National Key Laboratory of Biochemical Engineering, Institute of Process Engineering, Chinese Academy of Sciences, Haidian District, Beijing 100190, China.
School of Chemical Engineering, University of Chinese Academy of Sciences, Beijing 100049, China.
Int J Mol Sci. 2020 Nov 17;21(22):8645. doi: 10.3390/ijms21228645.
α-synuclein (α-syn) is a protein associated with the pathogenesis of Parkinson's disease (PD), the second most common neurodegeneration disease with no effective treatment. However, how α-syn drives the pathology of PD remains elusive. Recent studies suggest that α-syn oligomers are the primary cause of neurotoxicity and play a critical role in PD. In this review, we discuss the process of α-syn oligomers formation and the current understanding of the structures of oligomers. We also describe seed and propagation effects of oligomeric forms of α-syn. Then, we summarize the mechanism by which α-syn oligomers exert neurotoxicity and promote neurodegeneration, including mitochondrial dysfunction, endoplasmic reticulum stress, proteostasis dysregulation, synaptic impairment, cell apoptosis and neuroinflammation. Finally, we investigate treatment regimens targeting α-syn oligomers at present. Further research is needed to understand the structure and toxicity mechanism of different types of oligomers, so as to provide theoretical basis for the treatment of PD.
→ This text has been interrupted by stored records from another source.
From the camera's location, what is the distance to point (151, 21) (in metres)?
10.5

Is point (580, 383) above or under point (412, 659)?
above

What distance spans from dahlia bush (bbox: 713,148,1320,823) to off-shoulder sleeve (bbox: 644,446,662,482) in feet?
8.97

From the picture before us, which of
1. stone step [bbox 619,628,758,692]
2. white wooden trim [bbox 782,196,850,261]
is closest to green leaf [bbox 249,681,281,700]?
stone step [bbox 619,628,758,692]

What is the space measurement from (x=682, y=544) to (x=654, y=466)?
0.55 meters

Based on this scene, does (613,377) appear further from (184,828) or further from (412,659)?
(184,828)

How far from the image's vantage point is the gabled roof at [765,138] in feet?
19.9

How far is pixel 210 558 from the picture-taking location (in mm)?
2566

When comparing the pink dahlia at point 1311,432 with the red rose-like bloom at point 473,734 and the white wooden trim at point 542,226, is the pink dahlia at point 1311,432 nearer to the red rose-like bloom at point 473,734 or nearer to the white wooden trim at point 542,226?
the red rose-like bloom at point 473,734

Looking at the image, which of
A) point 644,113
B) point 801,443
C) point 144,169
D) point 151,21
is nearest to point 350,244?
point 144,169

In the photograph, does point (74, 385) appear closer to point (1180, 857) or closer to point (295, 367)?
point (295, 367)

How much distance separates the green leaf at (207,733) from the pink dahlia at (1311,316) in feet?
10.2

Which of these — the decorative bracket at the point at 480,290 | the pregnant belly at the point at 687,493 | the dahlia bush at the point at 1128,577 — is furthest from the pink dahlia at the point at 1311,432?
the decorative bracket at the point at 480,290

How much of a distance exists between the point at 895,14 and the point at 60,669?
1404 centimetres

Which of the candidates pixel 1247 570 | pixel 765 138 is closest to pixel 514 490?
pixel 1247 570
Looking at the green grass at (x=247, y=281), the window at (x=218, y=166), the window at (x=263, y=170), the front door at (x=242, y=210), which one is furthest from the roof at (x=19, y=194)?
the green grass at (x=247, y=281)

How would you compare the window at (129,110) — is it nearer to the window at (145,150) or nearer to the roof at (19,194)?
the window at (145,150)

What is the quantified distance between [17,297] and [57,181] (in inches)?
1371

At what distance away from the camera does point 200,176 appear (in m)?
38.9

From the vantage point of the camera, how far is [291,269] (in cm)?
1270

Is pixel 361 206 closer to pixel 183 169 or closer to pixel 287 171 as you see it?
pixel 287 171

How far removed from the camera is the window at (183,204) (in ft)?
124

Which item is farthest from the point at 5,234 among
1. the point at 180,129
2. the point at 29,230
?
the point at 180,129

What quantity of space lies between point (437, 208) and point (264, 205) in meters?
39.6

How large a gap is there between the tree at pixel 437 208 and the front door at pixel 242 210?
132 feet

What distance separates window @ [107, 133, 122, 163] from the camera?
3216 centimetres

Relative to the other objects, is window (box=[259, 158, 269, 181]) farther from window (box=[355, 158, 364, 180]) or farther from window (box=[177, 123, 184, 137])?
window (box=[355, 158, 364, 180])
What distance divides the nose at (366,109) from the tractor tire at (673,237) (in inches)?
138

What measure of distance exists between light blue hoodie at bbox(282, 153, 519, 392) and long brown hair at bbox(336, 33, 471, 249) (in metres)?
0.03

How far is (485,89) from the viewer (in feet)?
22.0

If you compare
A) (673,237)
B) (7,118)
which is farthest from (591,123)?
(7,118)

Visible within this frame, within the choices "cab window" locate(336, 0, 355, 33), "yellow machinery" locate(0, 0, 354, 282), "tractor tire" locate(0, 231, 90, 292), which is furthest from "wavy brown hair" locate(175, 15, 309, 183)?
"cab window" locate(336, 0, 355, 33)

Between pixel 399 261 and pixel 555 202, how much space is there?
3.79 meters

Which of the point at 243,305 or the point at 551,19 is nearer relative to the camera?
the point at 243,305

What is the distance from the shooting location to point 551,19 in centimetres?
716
α-突触核蛋白(α-syn)是与帕金森病(PD)发病机制相关的一种蛋白质,PD 是第二常见的神经退行性疾病,目前尚无有效的治疗方法。然而,α-syn 如何驱动 PD 的发病机制仍不清楚。最近的研究表明,α-syn 寡聚体是神经毒性的主要原因,并在 PD 中发挥关键作用。在这篇综述中,我们讨论了 α-syn 寡聚体形成的过程以及目前对寡聚体结构的理解。我们还描述了 α-syn 寡聚体的种子和传播效应。然后,我们总结了 α-syn 寡聚体发挥神经毒性和促进神经退行性变的机制,包括线粒体功能障碍、内质网应激、蛋白质稳态失调、突触损伤、细胞凋亡和神经炎症。最后,我们研究了目前针对 α-syn 寡聚体的治疗方案。需要进一步研究以了解不同类型寡聚体的结构和毒性机制,为 PD 的治疗提供理论基础。